Roland Burris, please meet Ralph Tyler Smith.
While waiting for a prosecutor friend in the Everett Dirksen Federal Building in downtown Chicago Friday, I noticed the small dedication plaque in the lobby. It indicated that the Mies van der Rohe-designed structure was actually rededicated in 1970 to honor the legendary U.S. Senator from Illinois after his death the year before. The only other person mentioned is U.S. Sen. Ralph T. Smith, who was in attendance that day.
I googled to find out that Smith was an Illinois Republican legislator who was appointed to fill Dirksen's seat and served all of 14 months before losing a special election. So perhaps the rededication was one of the highlights of his Senate career. I did not know his name.

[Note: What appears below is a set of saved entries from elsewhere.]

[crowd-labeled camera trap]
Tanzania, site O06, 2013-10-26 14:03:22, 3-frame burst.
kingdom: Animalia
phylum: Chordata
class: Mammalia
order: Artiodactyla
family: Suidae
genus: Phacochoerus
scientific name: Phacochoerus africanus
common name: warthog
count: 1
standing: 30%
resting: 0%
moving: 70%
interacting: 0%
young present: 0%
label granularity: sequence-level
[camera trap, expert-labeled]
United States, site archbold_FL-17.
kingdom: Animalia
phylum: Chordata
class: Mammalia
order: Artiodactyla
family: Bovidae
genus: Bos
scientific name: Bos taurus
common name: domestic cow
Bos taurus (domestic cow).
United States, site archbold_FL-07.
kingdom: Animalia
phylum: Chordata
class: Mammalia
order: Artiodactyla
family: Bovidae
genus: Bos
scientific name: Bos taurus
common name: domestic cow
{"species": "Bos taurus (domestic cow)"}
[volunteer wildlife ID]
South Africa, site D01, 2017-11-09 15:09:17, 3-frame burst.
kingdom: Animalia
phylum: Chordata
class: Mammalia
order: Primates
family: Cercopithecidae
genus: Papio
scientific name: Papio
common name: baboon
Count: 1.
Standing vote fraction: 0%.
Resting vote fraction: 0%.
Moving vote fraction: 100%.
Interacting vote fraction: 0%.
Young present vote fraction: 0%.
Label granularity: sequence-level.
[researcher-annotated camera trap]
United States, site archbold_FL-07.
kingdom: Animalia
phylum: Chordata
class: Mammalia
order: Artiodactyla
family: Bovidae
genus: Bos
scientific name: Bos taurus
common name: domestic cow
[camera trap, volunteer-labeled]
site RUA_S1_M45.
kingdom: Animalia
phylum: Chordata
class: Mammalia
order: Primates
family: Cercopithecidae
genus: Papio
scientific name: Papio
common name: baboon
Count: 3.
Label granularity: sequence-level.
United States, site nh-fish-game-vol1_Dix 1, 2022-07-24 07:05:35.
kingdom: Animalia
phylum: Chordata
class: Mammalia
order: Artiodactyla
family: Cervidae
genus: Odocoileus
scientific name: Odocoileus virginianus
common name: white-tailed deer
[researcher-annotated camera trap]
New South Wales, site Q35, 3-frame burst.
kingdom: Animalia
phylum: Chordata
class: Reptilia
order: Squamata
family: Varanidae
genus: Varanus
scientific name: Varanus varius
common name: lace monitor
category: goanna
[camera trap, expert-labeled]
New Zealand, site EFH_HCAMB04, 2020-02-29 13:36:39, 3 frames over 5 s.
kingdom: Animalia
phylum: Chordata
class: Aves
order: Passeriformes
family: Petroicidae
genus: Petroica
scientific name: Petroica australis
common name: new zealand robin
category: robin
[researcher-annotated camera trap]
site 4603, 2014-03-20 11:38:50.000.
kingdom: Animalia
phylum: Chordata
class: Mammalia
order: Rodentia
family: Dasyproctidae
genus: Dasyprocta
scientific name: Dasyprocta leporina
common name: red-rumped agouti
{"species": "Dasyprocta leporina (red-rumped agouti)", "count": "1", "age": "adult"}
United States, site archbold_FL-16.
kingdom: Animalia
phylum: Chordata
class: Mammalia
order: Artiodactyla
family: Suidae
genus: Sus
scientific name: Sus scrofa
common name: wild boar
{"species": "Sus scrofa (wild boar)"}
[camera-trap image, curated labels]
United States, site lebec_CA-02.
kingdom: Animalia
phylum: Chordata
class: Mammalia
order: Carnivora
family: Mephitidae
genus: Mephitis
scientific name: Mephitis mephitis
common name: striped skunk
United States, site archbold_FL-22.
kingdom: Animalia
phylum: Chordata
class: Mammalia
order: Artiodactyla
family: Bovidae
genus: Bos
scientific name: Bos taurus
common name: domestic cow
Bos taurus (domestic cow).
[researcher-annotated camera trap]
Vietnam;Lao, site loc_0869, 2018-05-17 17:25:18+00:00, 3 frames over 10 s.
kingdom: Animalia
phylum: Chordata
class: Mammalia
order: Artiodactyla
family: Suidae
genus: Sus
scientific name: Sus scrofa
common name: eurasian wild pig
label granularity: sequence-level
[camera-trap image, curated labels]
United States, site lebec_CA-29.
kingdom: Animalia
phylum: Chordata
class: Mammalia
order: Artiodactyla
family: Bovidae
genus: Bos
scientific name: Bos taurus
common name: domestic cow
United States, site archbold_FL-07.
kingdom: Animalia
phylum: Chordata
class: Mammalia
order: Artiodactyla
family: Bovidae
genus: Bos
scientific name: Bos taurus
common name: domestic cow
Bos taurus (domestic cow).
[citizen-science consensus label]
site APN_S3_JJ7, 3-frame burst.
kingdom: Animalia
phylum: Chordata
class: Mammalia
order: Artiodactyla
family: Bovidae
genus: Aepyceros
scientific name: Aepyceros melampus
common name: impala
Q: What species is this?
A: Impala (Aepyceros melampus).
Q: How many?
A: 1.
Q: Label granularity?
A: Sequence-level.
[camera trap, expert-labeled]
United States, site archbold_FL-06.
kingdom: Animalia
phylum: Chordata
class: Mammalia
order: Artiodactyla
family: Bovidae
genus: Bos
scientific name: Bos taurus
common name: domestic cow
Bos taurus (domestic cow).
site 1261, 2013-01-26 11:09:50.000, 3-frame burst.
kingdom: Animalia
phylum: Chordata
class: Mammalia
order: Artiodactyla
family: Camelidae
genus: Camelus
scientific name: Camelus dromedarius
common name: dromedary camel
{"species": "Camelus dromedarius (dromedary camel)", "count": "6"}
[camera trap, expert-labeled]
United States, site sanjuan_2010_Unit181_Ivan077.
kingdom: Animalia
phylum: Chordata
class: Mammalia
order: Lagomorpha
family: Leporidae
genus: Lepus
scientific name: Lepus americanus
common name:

An hour or so later, my friends at MSNBC called to ask if I could shortly opine on Burris' imminent public announcement that he would not seek a full six-year term after his controversial appointment by then-Illinois Gov. Rod Blagojevich to fill President Obama's Senate seat. My prosecutor chum and I were nearly finished with our Chinese dim sum, so I said sure.
I can be a bit of a problem for TV producers since I occasionally blab a bit too long. Friday there was no such threat. In picking the brain of my luncheon companion, as well as a political reporter chum, it was clear that the Burris decision was simple: No money, no credibility, no White House support. Brevity was my lone alternative.